We hade a bug report that our RTAS plugin didn’t work reliably in ProTools, giving the infamous 6101 error - even at large block sizes.
The problem occurred on an 8 core Mac Pro System, and we werent’t able to reproduce it on a CoreDuo Whitebook.
But the errors showed up as soon as we tested it in ProTools 9.0.5 on a i5 Macbook Pro, though only if we were using strict settings for the Playback Engine (64 samples buffer size, report errors when cpu sage hits 40%). We did a quite a few builds with different part of the plugin enabled and had some stunning results:
- the error message often came up at the same time where an overload indicator in the gui was repainted
- the plugin runs stable if the plugin GUI is never opened
- the plugin runs mostly stable if the ::processNextBlock() of the plugin is totally disabled, but the GUI is opened and rapidly repainted with random values
So that looked like some concurrency issue with the audio and gui thread, so I carefully stepped through every single line within the audio callback to check if I missed a lock, allocation or change-message.
In the end it turned out changeing one line that looked harmless to me made the big difference:
replacing Time::getApproximateMillisecondCounter() with Time::getMillisecondCounter()
What’s going on here? Isn’t the Approximate variant the one that is supposed to return immediately with a somewhat outdated version of the counter? Can anyone give me a reasonable explanation for this? Especially on why this call doesn’t do any bad if the plugin editor is closed.
Time::getApproximateMillisecondCounter() will definitely not cause any threading problems, but perhaps adding a call to Time::getMillisecondCounter() is the thing that’s fixing the problem…? Have you tried adding a dummy call to getMillisecondCounter() in addition to the current call of getApproximateMillisecondCounter() ?
The reason I say this is that you may be in a situation where getApproximateMillisecondCounter is never getting its time updated because nothing ever calls getMillisecondCounter(), so maybe a counter somewhere that relies on getApproximateMillisecondCounter is getting stuck…?

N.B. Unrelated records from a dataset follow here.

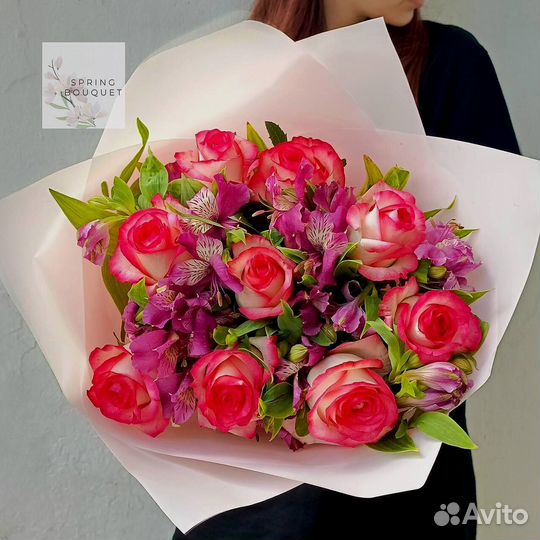 101 роза Цветы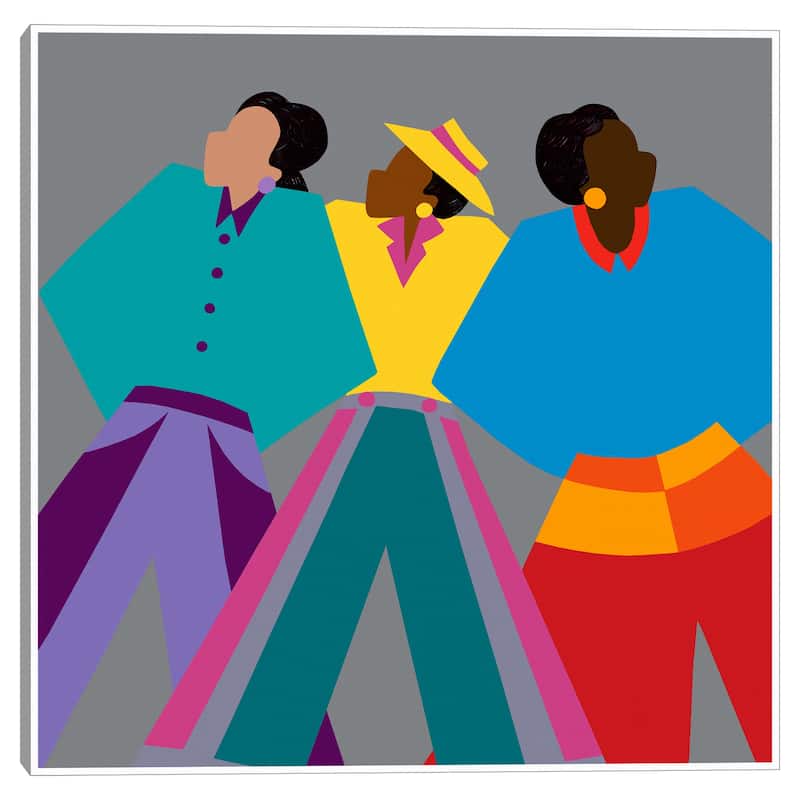 Who Dat Say by Synthia SAINT JAMES Canvas Art Print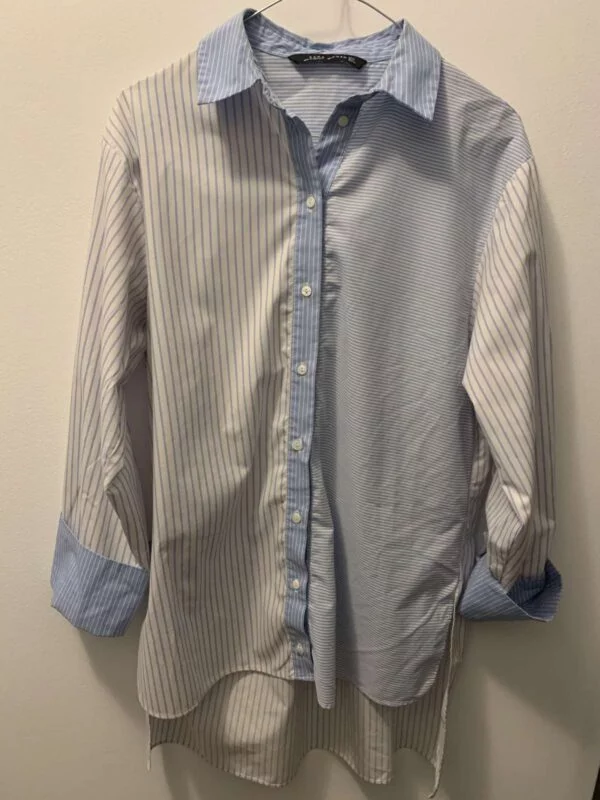 Cămașă Zara S-M | Alb, Normal, Bumbac - Image 7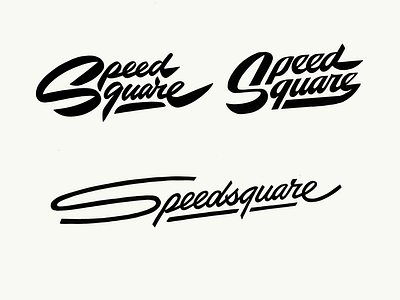 Speedsquare bold branding brushlettering calligraphy custom design flow font identity lettering logo logomaker retro script signature speedsquare type unique visual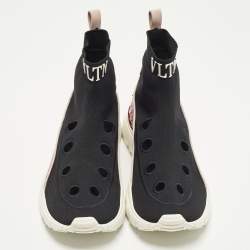 Pre Owned حذاء رياضي فالنتينو في إل تي إن هيروز قماش وجلد متعدد الألوان عنق مرتفع مقاس 39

Good point, I was assuming that getMillisecondCounter() was called anyway by the Timers that trigger the gui repaints. I’ll check this out tomorrow.
But I can’t see any way the audio thread might get stuck due to a wrong value of the counter. All it does is to pass it over a a few method calls, and store the value in a member variable (where timers will read it). Still it seems to trigger the same ProTools errors that you usually get when you’re allocating or locking in the audio thread.
Yeah, having the timer thread running should take care of updating it, and I also can’t think of any audio code that would get stuck in that way, but can’t think of anything else to suggest!
This mystery is solved: the actual call to ::getApproximateMillisecondCounter() was indeed harmless. There was a race condition when the gui thread compared its current time to the one stored by the audio thread. Some bit of code was assuming that the current time is always more recent. The actual protools trouble was caused by code that should have be only executed in case the host stopped calling the audio-callback for a while.
This ran fine for years, but with smaller buffer sizes and multiple cores, it went wrong at random times, depending on when other parts of the plugin called ::getMillisecondCounter().
Yeesh, that’s a tricky one! Glad you nailed it!